■ **Work item**
The answer must be an exact copy of the records, with every picture left out.
*** Block opens ***
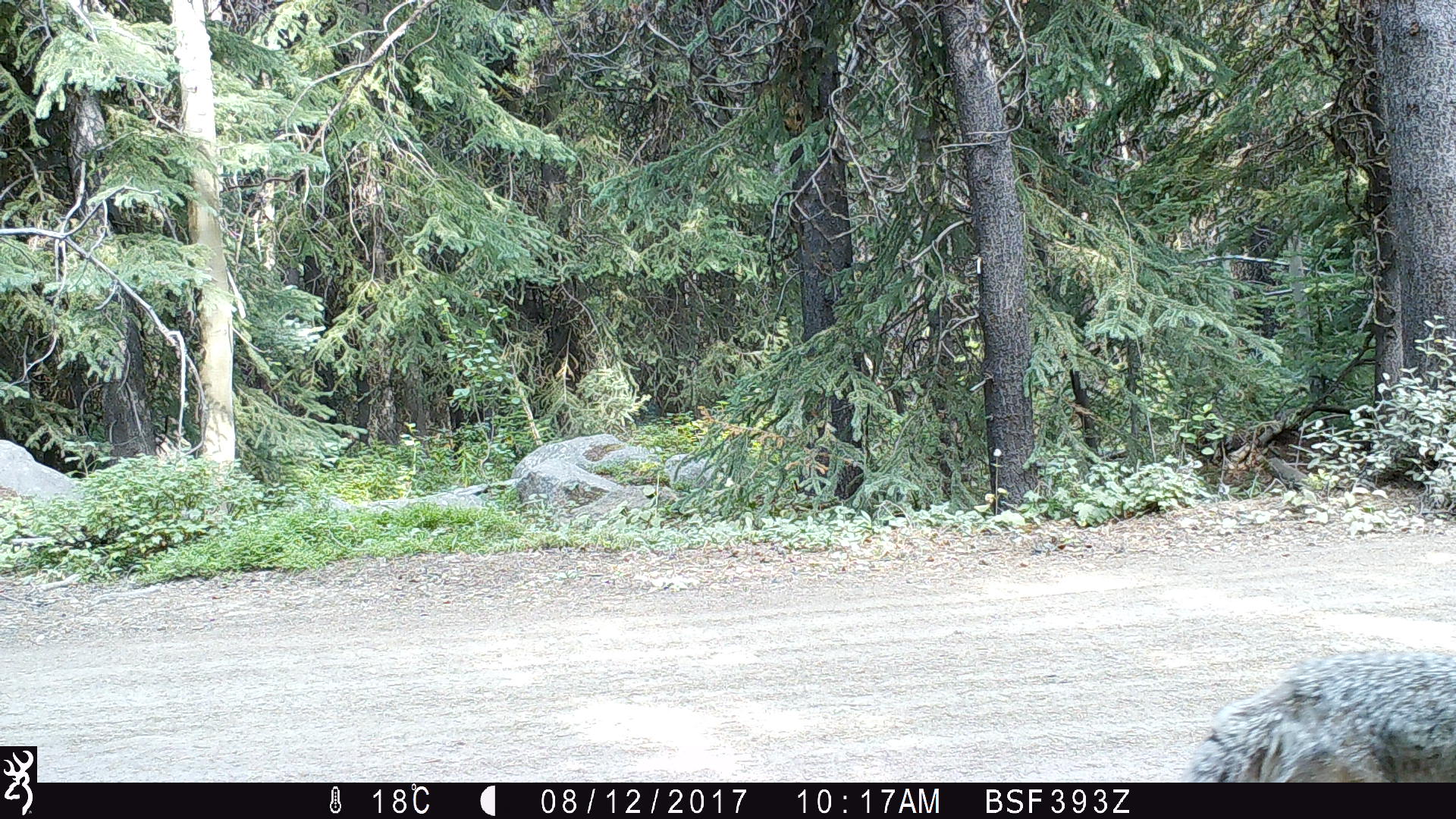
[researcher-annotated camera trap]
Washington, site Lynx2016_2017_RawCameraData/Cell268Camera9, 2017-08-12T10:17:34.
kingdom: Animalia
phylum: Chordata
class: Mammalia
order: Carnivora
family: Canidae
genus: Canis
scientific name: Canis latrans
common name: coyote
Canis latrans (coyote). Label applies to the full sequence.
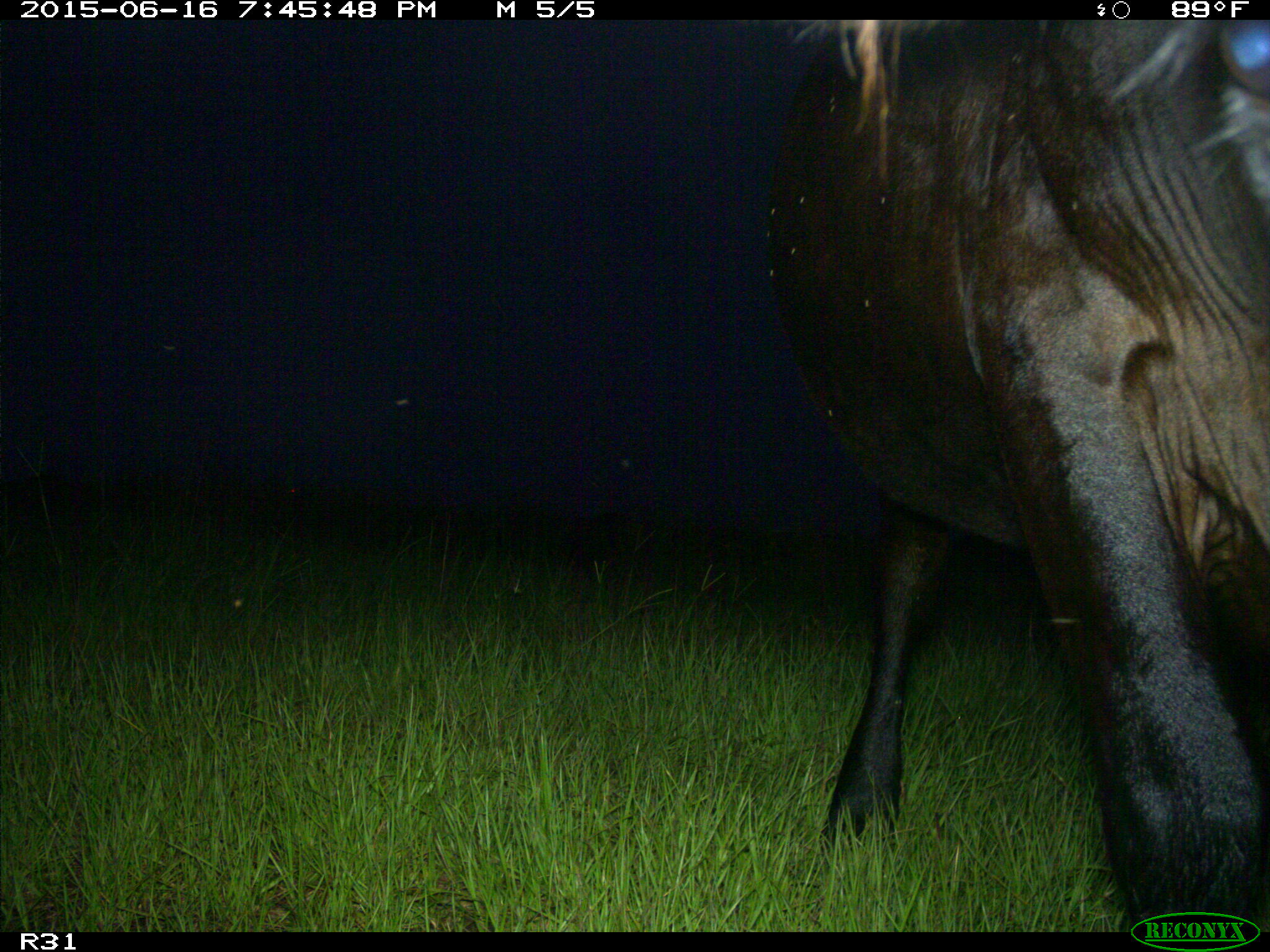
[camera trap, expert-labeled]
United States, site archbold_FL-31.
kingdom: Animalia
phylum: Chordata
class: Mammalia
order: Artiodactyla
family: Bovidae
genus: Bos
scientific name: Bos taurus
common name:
*** Block closes ***
■ **Solution for this exercise**
[researcher-annotated camera trap]
Washington, site Lynx2016_2017_RawCameraData/Cell268Camera9, 2017-08-12T10:17:34.
kingdom: Animalia
phylum: Chordata
class: Mammalia
order: Carnivora
family: Canidae
genus: Canis
scientific name: Canis latrans
common name: coyote
Canis latrans (coyote). Label applies to the full sequence.
[camera trap, expert-labeled]
United States, site archbold_FL-31.
kingdom: Animalia
phylum: Chordata
class: Mammalia
order: Artiodactyla
family: Bovidae
genus: Bos
scientific name: Bos taurus
common name:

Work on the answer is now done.